The software intergen is the most comprehensive among the three options available for analyzing genetic data using Bayesian and frequentist methods. It employs computational techniques to manage sparse operations and solve the MME for single-trait, multi-trait, and random regression models, which are commonly used in genetic analysis. The software can estimate variance components (Bayesian only) and derive solutions. INTERGEN enables users to define complex models with unlimited random and fixed effects. The MME are constructed and allocated in memory for Bayesian and BLUP analysis.

The software shares most components (i.e., modules, subroutines, and functions) for building equations between the Bayesian and BLUP methods. The most computationally demanding step in the analysis involves executing matrix operations, including ordering, symbolic and numerical factorization, and inversion. Among these, factorization and sparse inversion operations are the most resource-intensive (Junqueira et al., 2022b). In BLUP analysis, the MME solutions can be derived by exact inversion of the coefficient matrix or by using iterative techniques like PCG. All operations in the software are executed by allocating the equations in memory. Therefore, the computational capacity of the software depends on the RAM available in the user’s computer. Computational limitations arise in large-scale analyses when all equations cannot be allocated in memory, particularly in multi-trait genomic analyses, and when prediction error variance (PEV) is required from the coefficient matrix inverse. For example, when analyzing over 25,000 genotyped individuals in multi-trait models, the software intergeniod is necessary for solving mixed-model equations using iteration on data (IOD), as RAM would reach its limits on most servers.

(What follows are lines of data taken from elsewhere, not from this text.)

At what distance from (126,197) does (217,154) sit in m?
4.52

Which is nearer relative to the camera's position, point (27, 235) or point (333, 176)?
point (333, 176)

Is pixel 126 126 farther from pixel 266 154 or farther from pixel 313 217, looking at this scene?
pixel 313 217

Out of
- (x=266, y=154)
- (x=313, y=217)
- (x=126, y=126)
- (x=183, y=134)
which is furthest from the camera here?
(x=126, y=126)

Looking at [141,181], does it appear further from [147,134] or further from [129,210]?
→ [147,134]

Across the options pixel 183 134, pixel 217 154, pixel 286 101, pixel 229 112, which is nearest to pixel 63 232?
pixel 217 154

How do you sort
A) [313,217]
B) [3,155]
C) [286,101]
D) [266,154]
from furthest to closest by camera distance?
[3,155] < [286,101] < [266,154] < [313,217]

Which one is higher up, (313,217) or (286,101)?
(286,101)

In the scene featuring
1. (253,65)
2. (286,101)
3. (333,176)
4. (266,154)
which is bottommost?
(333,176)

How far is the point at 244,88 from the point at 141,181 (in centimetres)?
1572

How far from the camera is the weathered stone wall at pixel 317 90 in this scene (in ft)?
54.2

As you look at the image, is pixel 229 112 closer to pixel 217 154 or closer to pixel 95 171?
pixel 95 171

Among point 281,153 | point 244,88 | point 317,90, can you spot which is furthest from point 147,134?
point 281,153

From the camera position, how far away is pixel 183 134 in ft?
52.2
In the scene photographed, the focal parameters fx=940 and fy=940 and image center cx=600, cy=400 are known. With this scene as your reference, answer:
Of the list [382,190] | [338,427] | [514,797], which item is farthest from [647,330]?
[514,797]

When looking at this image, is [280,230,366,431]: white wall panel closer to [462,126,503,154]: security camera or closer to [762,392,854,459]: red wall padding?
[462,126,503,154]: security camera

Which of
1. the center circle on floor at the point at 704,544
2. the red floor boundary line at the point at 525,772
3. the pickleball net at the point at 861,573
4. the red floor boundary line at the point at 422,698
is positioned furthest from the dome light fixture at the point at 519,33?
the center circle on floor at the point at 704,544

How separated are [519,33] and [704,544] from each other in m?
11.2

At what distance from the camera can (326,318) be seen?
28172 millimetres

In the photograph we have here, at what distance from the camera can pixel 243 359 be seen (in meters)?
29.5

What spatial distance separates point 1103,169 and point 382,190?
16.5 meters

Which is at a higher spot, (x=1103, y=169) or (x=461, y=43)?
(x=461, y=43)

The intergeniod software utilizes the IOD technique with PCG to solve the MME and obtain solutions for all the fixed and random effects specified in the model. This software is recommended whenever BLUE and BLUP solutions for large datasets are required and allocating memory for all equations is not feasible due to memory constraints. Schaeffer and Kennedy (1986) were responsible for the first IOD implementation in animal breeding. These authors implemented IOD with successive overrelaxation (SOR), which requires sorting the equations in a predefined order to solve them efficiently when allocated in memory. However, it is not flexible enough to handle different models without modifying the algorithm (Lidauer et al., 1999; Strandén and Lidauer, 1999). On the other hand, PCG is generic enough to handle any model with unlimited covariates and cross-classified effects. Below is a generic version of the PCG solver algorithm. Assume an MME denoted as Ax = b in which A is the left-hand side matrix, x is the vector of unknown solutions, and b is the right-hand side matrix. In the PCG, some vectors need to be initialized before starting the loop process, which is supposed to stop when reaching the convergence criteria defined by the user (default is 10¹²). The initial values of the scalars and vectors are n = 0, w = 0, x = 0, r₀ = b − Ax₀, d₀ = M⁻¹r₀, f₀ = r'₀d₀.

Figure 1

Note that only a few vectors must be allocated in memory in this solver. In each iteration, the algorithm updates the solution vector x_n, the residual vector r_n, and the search direction d_n. The matrix-vector product q_n = Ad_n-1 is used to compute the step size (α_n). The f_n is a scalar representing the inner product of the residual and its preconditioned form. The direction vector is then updated using β_n, ensuring the conjugacy of successive directions. The most complex computation is related to derivation q = Ad as it requires estimating all elements of the coefficient matrix without allocating them in memory and multiplying them by the vector d. Tsuruta et al. (2001) stated that the preconditioner matrix (M) influences the convergence rate of PCG. The more straightforward construction—and more computationally efficient in terms of memory savings—of this square and symmetric matrix can become a vector if only diagonals of the coefficient matrix are utilized. Other possibilities rely on block diagonal structure, resulting in faster convergence rates at the expense of using more memory.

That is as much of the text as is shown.